From Arequipa I took a short flight to Cusco, the oldest city in South America, the historical capital of Peru and once the capital of the Incan Empire. As a fellow backpacker put it this place is "history heaven". There is simply so much to see here and the city and its surrounding areas are steeped in so much history dating back to Incan and pre-Incan times. In addition a significant chunk of the local population are indigenous with their ancestors dating back to the Inca era.

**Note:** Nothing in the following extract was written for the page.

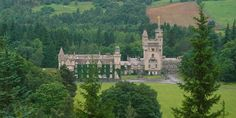Looking across to Balmoral Castle from the south side. Balmoral Castle is a large estate house in Royal Deeside, Aberdeenshire, Scotland. It is located near the village of Crathie, 6.2 miles west of Ballater and 6.8 miles east of Braemar.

First there is the Historical Centre with its well preserved colonial architecture and cobblestoned streets. Simply by wandering aimlessly through the numerous narrow, hilly roads you get a great feel for the history of Cusco. It is a place of immense beauty with the main square, the Plaza de Armas being a particular highlight. Here you will find the spectacular main Cathedral along with Spanish colonial buildings erected directly atop Inca walls. It is easy to understand why UNESCO deemed this place worthy of being declared a World Heritage Site, an honour it received in 1983. The only negative is that unlike Paraty, Colonia and to a lesser extent the old sector of Valparaiso, the Historical Centre of Cusco has an overwhelming amount of continuous traffic. At times it can be hard to capture the history of the city on camera when there are numerous BMV's and Ford's whizzing by.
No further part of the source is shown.